Finance Minister Tonio Fenech said the government had already warned about the impact of oil and food prices during this year and for that reason had extended children's allowance to all, given the cost of living increase for 2008 in advance, increased pensions and maintained the utility surcharge at 50 per cent until June despite the increase in the price of oil.

"The impact of the food and energy crises has been witnessed all around Europe, with other countries experiencing inflation rates which are much higher than ours. Four countries have actually experienced double digit inflation (+10 per cent)," he said.

"The EU reported that the highest annual rates in July 2008 were experienced in transport (7.2 per cent), food and housing (both 6.7 per cent). Considering the fact that with regard to food and transport Malta depends almost to a full extent on prices determined elsewhere, Malta's rate has to be seen in that perspective.

"Actually, at 3.3 per cent Malta has one of the lowest 12 month moving average inflation rates, exactly at par with the EU average. Of the 12 countries that joined the European Union with Malta in 2004 or later, only Slovakia (3.1 per cent) has a lower 12-month average inflation rate," he said.

Mr Fenech said that the contraction in the eurozone has to be placed in its proper perspective.

"It came about after an unexpectedly good first quarter. While the recorded slowdown, although expected, gives rise to a certain amount of concern, there is still no room for any undue alarm. Indeed, soft data released by the ZEW institute in Germany indicate an improvement in economic sentiment in Germany in August.
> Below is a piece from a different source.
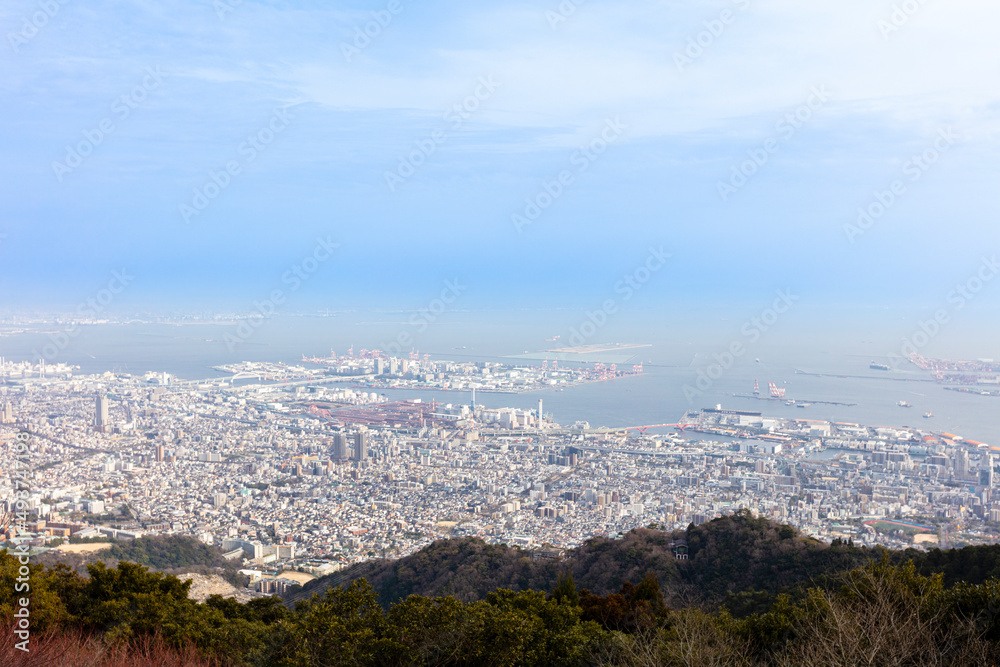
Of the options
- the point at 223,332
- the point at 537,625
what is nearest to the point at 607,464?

While this is indeed welcome, it goes to show the level of uncertainty in the economy.

"This uncertainty is certainly not being helped by the still substantial volatility in the financial and commodities markets," he added.

Mr Fenech said his ministry is following all developments abroad and at home very closely and while he does not think that there is any room for alarm, "we must emphasise the need for continued vigilance and prudence in dealing with matters that might somehow impact negatively on our international competitiveness".

He emphasised the need for improved productivity in order to ensure the country's continued competitiveness "which would in turn contribute to safeguarding our standard of living".

Mr Fenech said the government is doing all in its power to maintain a stable macroeconomic environment that would contribute to increased investment and job opportunities.

"It is only thus that we can really mitigate any negative impacts that might result from the volatility in the world economy," he said.